While on the Savannah  I made every journey, over 200,000 miles logged on its pitometer, I believe.  This is the device that measures nautical miles.  These journeys extend from New Zealand, Samoa, Tahiti, Midway, Pearl Harbor, California, Panama Canal, Guantanamo Bay and Havana Cuba, Haiti, Brazil, Uruguay, Argentina, Bermuda, up the Atlantic Seaboard, Newfoundland, Morocco, Algeria, Sicily, Italy, Malta, and England.

 

The bomb missed us in Director #1 by about 30 feet.  My General Quarters station was a pointer in that Director.  The pointer fired the guns in the main battery.  I had this position for over 5 ½ years.

 

One quiet day in the Caribbean we were putting up “Pay Day” – desired amounts of money in small envelopes: (Mr.
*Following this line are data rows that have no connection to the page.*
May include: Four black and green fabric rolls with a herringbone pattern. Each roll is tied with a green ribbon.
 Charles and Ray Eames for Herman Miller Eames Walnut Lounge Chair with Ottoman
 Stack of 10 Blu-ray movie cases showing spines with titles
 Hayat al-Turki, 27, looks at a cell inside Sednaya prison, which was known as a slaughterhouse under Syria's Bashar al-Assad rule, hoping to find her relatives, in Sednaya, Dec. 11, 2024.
Archer, Art  Palmer, Ernie Johns, and me).  It was a rather warm day.  It was decided to open the adjacent port hole and put out a wind scoop.  It was fine for awhile, then a ground swell came along.  The ship rolled a bit and scooped water in.  We had 20s, 10s, 5s and 1s floating all over our decks.  We did not lose a buck but used many blotters drying things off.

 

When convoying in the North Atlantic one morning I was in the shower, soaped down and ready to rinse off when General Quarters was sounded.  I grabbed my towel and slipped all the way to my battle station 94ft up in Director #1.  It was below 40 that morning.  When I crawled through the hatch all saw me in despair and shivering.  Mel Long or Ernie Johns loaned me his pea coat.

 

I remember our Shake-Down cruise especially when making our speed run of 32 knots from Havannah past Miami to Norfolk.

 

The only time we ever rigged paravanes was when passing through the 30 miles channel to Aukland, New Zealand.

 

We crossed the equator ten times one day while patrolling.  My initiation penalty when crossing it earlier was for cussing.  Jack Deming, SK1, G.S.K. boss told me “Ken you would not sat ‘S---‘ if you had a mouth full.”  Ahem. . .

 

When we passed through the Panama Canal the last time the deck force covered all of the Savannah names and abbreviations, even on the motor launches to avoid being identified in the flotilla passing through  after dark starting about 9.  When being secured in the Miraflores (sp) locks one of the fellows handling the lines on the dock yelled out “Hey on the Savannah catch my line.”  They apparently knew all the transiting ships.

 

The meat packers at Montevideo, Uruguay would not accept any profit when we provisioned there they threw a big picnic for all hands on board, first the starboard and then the port sections.  Many really got sunburned that afternoon.

 

When riding the waves of a storm just off Portsmouth, England a large crack developed in the main deck under the galley.  Those waves must have been about 50’ deep.

 

When the Savannah was anchored at Long Beach in about 1938, a Santanna blew in unexpectedly.  Half the crew was on the beach on liberty.  Waves broke over the sea wall.  A second anchor was dropped.  This one, however, crossed the anchor chain of the 1st, then the 2 sawed a big chunk out of the stem.  We went to Mare Island to have it repaired.

 

Enough stories:--

 

Excuse, one more.  LCDR DuBoise, First Lieutenant, inspected our storerooms aft when in the South Atlantic off Receife, Brazil.  He saw that our 325cases of canned milk were in wooden cases.  He told the supply officer that all had to be removed from the wooden cases as wood was a fire hazard.  This we did.  It was not too long, with the rolling of the ship, that the stench was overbearing to those in the hanger deck when the storeroom hatch was opened.  Spoiled canned milk had to be surveyed.

 

I enjoy riding my bike four miles to our daughter’s to garden, cut grass, etc.  Am still agile.  I was 80 last month.  We live in a condo.  I served over 62 years in Scouting.